As a result of PA it may be tempting to conclude that to improve liking, the intensity needs to change in accordance with consumer feedback. Note however, from a developer’s perspective, things are never this simple: firstly, if a high proportion rate intensity as, say, “too little”, then increasing the intensity will likely impact the proportion who reported “just right”; secondly, in the domain of food products, attributes show multi-collinearity (i.e., they are correlated and unlikely to be independent); lastly, in a consumer test where liking and descriptors are rated in quick succession there is likely to be a halo-effect, whereby the degree of liking colours the perceived intensity of several attributes. Nevertheless, with these cautions in mind, PA continues to be widely adopted in the industry.

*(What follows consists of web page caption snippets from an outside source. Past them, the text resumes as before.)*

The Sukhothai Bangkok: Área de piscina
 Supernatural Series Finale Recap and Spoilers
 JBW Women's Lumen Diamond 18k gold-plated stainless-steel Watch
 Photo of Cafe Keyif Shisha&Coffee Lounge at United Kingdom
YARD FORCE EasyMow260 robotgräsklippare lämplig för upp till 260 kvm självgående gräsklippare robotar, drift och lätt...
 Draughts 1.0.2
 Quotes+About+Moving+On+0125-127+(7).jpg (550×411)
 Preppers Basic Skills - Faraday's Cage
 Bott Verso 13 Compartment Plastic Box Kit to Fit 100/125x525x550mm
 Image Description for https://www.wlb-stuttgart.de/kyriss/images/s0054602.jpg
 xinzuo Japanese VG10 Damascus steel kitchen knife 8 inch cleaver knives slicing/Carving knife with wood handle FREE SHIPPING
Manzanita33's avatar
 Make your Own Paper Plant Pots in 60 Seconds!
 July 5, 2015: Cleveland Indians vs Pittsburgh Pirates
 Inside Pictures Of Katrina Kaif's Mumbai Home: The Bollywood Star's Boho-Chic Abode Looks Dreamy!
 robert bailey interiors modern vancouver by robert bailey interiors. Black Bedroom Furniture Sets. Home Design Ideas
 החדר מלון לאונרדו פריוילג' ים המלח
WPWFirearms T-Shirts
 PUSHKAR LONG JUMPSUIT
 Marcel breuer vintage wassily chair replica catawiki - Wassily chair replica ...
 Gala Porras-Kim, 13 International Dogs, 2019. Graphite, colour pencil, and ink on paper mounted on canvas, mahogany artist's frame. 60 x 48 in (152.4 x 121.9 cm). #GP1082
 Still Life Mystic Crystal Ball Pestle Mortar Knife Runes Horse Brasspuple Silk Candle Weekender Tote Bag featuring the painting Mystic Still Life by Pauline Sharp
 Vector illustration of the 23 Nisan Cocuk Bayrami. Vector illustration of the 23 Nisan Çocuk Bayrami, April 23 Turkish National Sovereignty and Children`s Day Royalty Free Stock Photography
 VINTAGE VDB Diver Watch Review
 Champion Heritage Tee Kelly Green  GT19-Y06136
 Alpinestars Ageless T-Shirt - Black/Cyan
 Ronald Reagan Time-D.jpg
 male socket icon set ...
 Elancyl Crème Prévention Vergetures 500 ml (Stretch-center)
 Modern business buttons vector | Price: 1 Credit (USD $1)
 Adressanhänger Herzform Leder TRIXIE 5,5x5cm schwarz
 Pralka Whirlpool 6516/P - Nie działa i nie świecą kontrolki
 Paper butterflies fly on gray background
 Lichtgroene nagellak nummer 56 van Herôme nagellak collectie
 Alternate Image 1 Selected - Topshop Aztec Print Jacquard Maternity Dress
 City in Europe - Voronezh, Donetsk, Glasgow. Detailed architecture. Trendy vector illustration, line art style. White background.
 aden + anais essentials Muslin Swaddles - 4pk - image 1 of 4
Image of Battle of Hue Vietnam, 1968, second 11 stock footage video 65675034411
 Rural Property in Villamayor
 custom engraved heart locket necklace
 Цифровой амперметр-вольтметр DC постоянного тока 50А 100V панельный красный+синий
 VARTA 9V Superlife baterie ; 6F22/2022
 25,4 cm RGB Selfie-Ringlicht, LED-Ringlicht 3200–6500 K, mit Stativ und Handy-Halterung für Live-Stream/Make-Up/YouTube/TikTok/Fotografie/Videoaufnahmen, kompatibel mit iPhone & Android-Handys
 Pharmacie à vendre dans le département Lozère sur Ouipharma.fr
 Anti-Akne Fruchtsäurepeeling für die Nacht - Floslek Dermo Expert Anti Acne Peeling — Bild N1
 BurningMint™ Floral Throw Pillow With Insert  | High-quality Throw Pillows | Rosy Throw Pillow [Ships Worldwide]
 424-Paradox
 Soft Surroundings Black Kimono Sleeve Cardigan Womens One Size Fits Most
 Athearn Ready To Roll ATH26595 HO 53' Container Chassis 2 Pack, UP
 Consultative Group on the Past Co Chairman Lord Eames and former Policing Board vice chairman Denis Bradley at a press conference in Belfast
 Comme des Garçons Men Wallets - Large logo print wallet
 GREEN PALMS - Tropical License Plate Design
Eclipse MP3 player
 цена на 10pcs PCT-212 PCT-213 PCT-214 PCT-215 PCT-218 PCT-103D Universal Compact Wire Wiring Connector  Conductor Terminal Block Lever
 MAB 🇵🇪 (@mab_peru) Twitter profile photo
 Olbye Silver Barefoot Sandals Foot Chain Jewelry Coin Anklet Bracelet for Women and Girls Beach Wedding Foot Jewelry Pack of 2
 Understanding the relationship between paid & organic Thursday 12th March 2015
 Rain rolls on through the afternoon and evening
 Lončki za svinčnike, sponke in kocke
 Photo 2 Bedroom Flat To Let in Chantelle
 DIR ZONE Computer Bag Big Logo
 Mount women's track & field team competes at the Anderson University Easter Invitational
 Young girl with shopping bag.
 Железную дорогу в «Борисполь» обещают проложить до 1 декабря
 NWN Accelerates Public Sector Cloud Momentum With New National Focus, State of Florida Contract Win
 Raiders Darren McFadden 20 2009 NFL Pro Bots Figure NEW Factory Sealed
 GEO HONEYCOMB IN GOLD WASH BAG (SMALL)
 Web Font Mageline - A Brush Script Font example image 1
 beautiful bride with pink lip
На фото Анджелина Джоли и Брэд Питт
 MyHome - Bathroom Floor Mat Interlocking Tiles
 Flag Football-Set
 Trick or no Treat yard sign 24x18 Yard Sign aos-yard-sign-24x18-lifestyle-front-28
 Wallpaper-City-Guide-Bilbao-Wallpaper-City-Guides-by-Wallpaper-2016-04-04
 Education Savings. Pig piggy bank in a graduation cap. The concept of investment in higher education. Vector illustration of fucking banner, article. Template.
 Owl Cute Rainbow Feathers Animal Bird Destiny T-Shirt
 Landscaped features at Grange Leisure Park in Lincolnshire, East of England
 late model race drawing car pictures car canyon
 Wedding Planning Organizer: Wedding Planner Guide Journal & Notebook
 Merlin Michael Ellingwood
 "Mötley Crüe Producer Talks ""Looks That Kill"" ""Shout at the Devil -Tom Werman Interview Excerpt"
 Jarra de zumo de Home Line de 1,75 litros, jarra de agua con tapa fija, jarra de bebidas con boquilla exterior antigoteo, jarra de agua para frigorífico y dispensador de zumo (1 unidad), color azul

Penalty Analysis with Ideal (CATA)
A recent addition to PA is to collect scores of an ideal product, that is, where consumers additionally rate whether an attribute is present or absent for a hypothetical product. When working with CATA data, there are four possible situations:
- A test product and an ideal product both have the attribute present: this can be thought of as about right in attribute intensity
- A test product and an ideal product both do not have the attribute present: this can be thought of as about right in attribute intensity
- A test product has the attribute present but an ideal product does not: this can be thought of as the test product being too much in attribute intensity
- A test product does not have the attribute present but an ideal product does: this can be thought of as the test product being too little in attribute intensity
The analysis then proceeds as described in the preceding section: proportions of each response level are performed followed by calculation of mean drops.